===== Extrait de page =====

Coco #4 - 19 juin 2020


Douceur.

C’est l’intention collective qui se dégage dès le cercle d’ouverture et d’intentions. Car, pour la première fois en cette quatrième édition, Coco s’est ouverte directement sur le cercle, sans repas partagé. Ce cercle est donc un moment d'atterrissage, après des journées pour beaucoup longues et fatigantes, ou bien un moment de transition pour des êtres ayant encore peu interagi avec d’autres humains, au terme de nos deux mois de réclusion imposée. Parmi les dix présent.e.s, trois n’ont encore jamais participé à une soirée Coco. On est heureureuses de les accueillir dans ce petit cocon, cet appartement où Coco est née, un 14 février, et qui voit revenir, grandi, épanoui, le papillon qu’il a bercé.




D’ailleurs, comme la première fois, c’est le consentement qui est au cœur des interactions guidées. On résiste à la peur de rabâcher, de lasser, car le consentement c’est sexy, oui ! et surtout c’est nécessaire, on peut croire que c’est clair pour tout le monde, mais parfois… C’est pourquoi, on l’a décidé, ce Coco-là va nous faire pousser à toustes des antennes à consentement, grâce auxquelles seront démultipliées les capacités de ressentir l’autre, ses désirs, ses limites, et de les accepter avec gratitude.

Pour commencer, on s’entraîne à exprimer et à recevoir le “non”, d’abord par le langage, dans un jeu enchaînant des questions qui se heurtent immanquablement au même refus, refus accueilli par la personne demandeuse avec un mot de remerciement. Le dialogue vire à l’absurde, des rires éclatent, un peu timides, “est-ce que c'est censé être drôle ?”, puis plus affirmés : la glace est brisée ! On enchaîne, c’est maintenant le corps qui va parler, dire “je peux toucher là ?”, “oui”, “non”, “plutôt ici”, “merci”. Entre deux tintements de bol tibétain (et deux sonneries de réveil), les corps dialoguent. Dans ces échanges de seulement deux minutes par interaction, on s’offre, se refuse, négocie, sans mot dire mais sans fausse note. Et une douce sensualité émerge. De la consigne naît une danse, un flux, le refus n’arrête pas, il redirige, on est concentré.e sur ce qu’exprime l’autre, sur ce que veut exprimer notre corps. Connecté.e.

=====

-- Exercice 1 --
D'après le compte rendu de la soirée Coco, combien de temps dure chaque interaction lorsque les corps dialoguent ?
-- Exercice 2 --
Recopiez sans rien changer le passage du compte rendu de la soirée Coco qui commence par les mots contenant « D’ailleurs, comme la » et s'achève sur « accepter avec gratitude. ».

===== Entrées =====

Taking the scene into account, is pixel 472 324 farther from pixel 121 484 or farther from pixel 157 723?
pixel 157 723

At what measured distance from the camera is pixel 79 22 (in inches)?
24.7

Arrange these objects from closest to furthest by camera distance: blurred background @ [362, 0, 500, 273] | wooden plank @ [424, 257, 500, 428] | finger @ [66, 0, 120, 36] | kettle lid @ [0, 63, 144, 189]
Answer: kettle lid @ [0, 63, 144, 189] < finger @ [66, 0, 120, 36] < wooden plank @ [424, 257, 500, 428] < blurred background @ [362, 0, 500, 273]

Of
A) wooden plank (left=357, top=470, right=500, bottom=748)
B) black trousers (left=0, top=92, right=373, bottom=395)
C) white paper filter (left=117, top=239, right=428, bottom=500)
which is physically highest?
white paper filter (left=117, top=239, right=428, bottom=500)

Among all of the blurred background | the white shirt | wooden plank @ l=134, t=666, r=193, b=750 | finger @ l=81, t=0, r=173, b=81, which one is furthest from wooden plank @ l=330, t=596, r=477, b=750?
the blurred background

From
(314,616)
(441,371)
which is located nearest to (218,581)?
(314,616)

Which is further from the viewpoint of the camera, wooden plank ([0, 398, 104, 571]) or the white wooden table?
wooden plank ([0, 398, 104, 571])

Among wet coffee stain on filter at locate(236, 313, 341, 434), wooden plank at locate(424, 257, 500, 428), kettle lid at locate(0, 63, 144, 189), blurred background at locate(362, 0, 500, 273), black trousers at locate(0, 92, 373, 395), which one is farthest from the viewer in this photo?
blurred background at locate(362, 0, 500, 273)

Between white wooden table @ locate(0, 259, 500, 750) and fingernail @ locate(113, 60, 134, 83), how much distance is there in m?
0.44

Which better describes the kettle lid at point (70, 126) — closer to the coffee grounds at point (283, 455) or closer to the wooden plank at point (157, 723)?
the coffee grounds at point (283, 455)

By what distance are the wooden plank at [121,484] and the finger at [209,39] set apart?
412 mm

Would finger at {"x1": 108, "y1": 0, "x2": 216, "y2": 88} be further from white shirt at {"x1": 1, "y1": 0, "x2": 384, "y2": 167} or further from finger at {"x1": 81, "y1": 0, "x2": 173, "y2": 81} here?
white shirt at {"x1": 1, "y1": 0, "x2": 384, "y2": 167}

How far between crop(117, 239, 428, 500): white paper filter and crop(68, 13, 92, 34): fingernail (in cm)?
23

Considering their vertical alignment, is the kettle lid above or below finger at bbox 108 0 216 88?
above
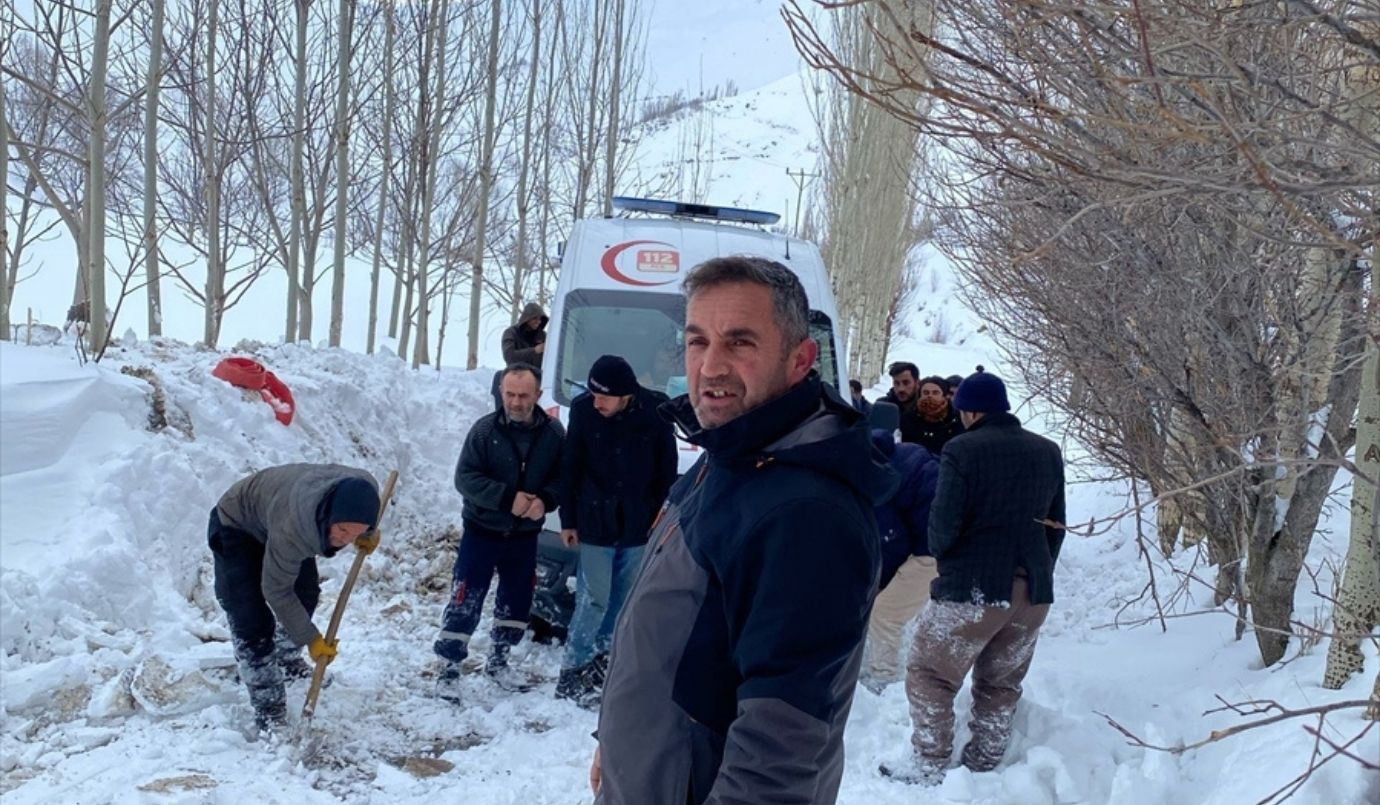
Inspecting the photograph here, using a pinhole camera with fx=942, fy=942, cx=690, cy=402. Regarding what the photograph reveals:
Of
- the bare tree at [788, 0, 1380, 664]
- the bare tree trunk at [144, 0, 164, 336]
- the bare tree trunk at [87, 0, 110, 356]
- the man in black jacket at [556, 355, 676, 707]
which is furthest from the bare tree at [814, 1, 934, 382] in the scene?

=====

-- Réponse attendue 1 --
Deux minutes.

-- Réponse attendue 2 --
D’ailleurs, comme la première fois, c’est le consentement qui est au cœur des interactions guidées. On résiste à la peur de rabâcher, de lasser, car le consentement c’est sexy, oui ! et surtout c’est nécessaire, on peut croire que c’est clair pour tout le monde, mais parfois… C’est pourquoi, on l’a décidé, ce Coco-là va nous faire pousser à toustes des antennes à consentement, grâce auxquelles seront démultipliées les capacités de ressentir l’autre, ses désirs, ses limites, et de les accepter avec gratitude.